The above remains accurate if you replace "smooth manifold" by "topological space" and "smooth vector bundle" by "topological vector bundle" everywhere. It just happens to be the case that all these constructions respect smoothness.

Lastly, two tangential remarks.

1. The forgetful functor from the category of smooth vector bundles to the category of smooth manifolds mapping a bundle to its base (alternatively, from the category of topological vector bundles to the category of topological spaces) has a left-adjoint, given by sending a smooth manifold (resp. a topological space) $X$ to the trivial rank $0$ vector bundle $X\times\mathbb{R}^0\rightarrow X$. Thus, the forgetful functor preserves products, so even a priori, the base of the product of two bundles has to be the product of the bases.

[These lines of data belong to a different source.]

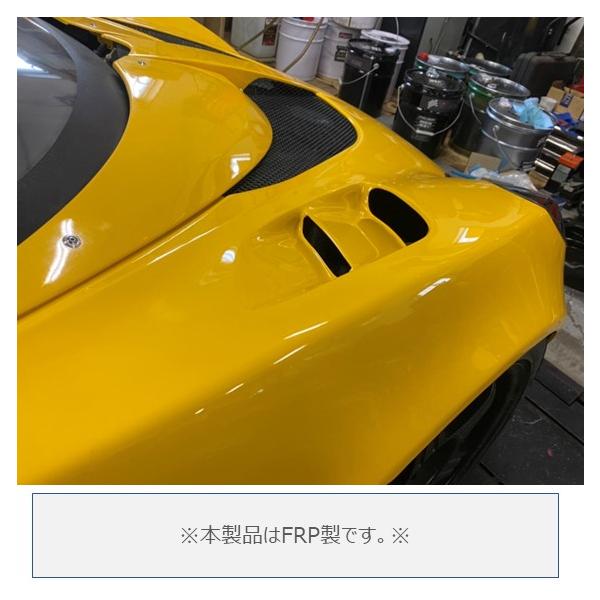 ロータス エリーゼ＆ エキシージ】フロントエアダクト ＝FRP製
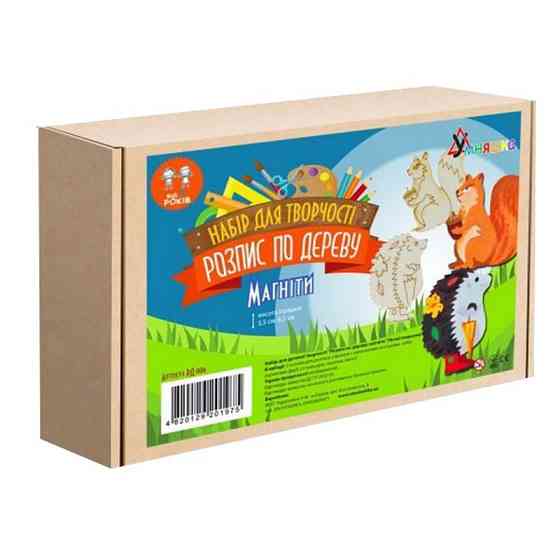 Набір дитячої творчості Розпис по дереву "Магніти-лісові мешканці" РД-006 Вінниця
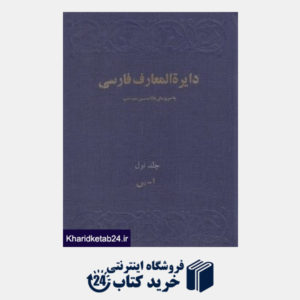 کتاب دایرةالمعارف فارسی 1 (3جلدی)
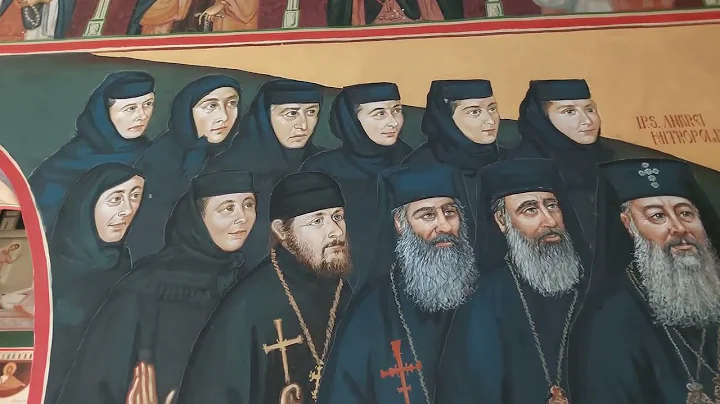 Mănăstirea Sf. Ierarh Spiridon, Strâmba, Bistrița-Năsăud.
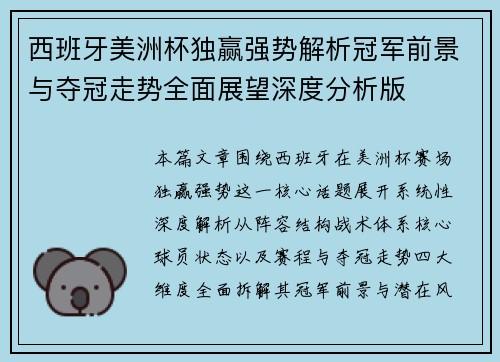 西班牙美洲杯独赢强势解析冠军前景与夺冠走势全面展望深度分析版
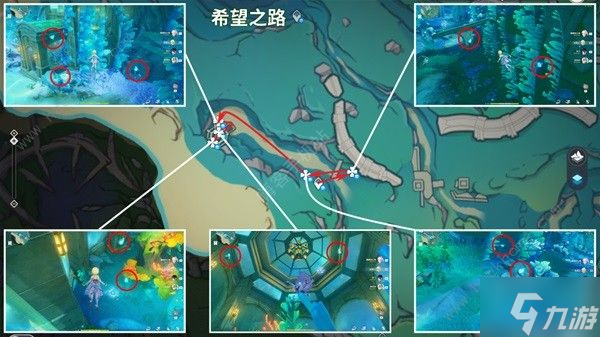 原神苍晶螺分布大全 苍晶螺收集路线图分享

2. In the category of (smooth) vector bundles not over a fixed base, the distinction between direct sum and direct product is more relevant. There is a coproduct in this category, but it is simply the disjoint union in both base and total space. Thus, the direct sum of two bundles does not have an evident categorical interpretation anymore.

Answer 2

Maybe a small remark, but your confusion is most certainly understandable: There are two different operations that are a priori different:

1. The Whitney sum of two vector bundles $E,F$ over a base $B$ is the vector bundle $E\oplus F$ with fibres $E_b\oplus F_b$ over each point $b \in B$. This is not a categorical fibre product of topological spaces, but comes from seeing $E,F$ as elements of $\mathbf{Coh}(B)$, the abelian category (where you have bi-products) of coherent sheaves on the manifold $B$. In fancy terms, this is an algebraic operation of modules over the ring of regular (or $C^\infty$-functions if you prefer that) $\mathcal{O}_B$ of $B$ (see "algebraic geometry").
2. the second thing is the fibre product of topological spaces, where given $f:B' \rightarrow B$ and $E \rightarrow B$ smooth morphisms of manifolds you get a pullback bundle $f^*E \rightarrow B'$ with fibres $f^*E_{b'}=E_{f(b')}$ for $b' \in B'$.

Now you get the Whitney sum $E\oplus F$ over $B$ in $(1)$ from the pullback $(2)$ by taking the diagonal map $\Delta:B \rightarrow B\times B $ and the bundle $E\times F \rightarrow B\times B$ over the product (product in the Top category). Then set $E\oplus F = \Delta^*(E\times F)$ which is a thing only over $B$.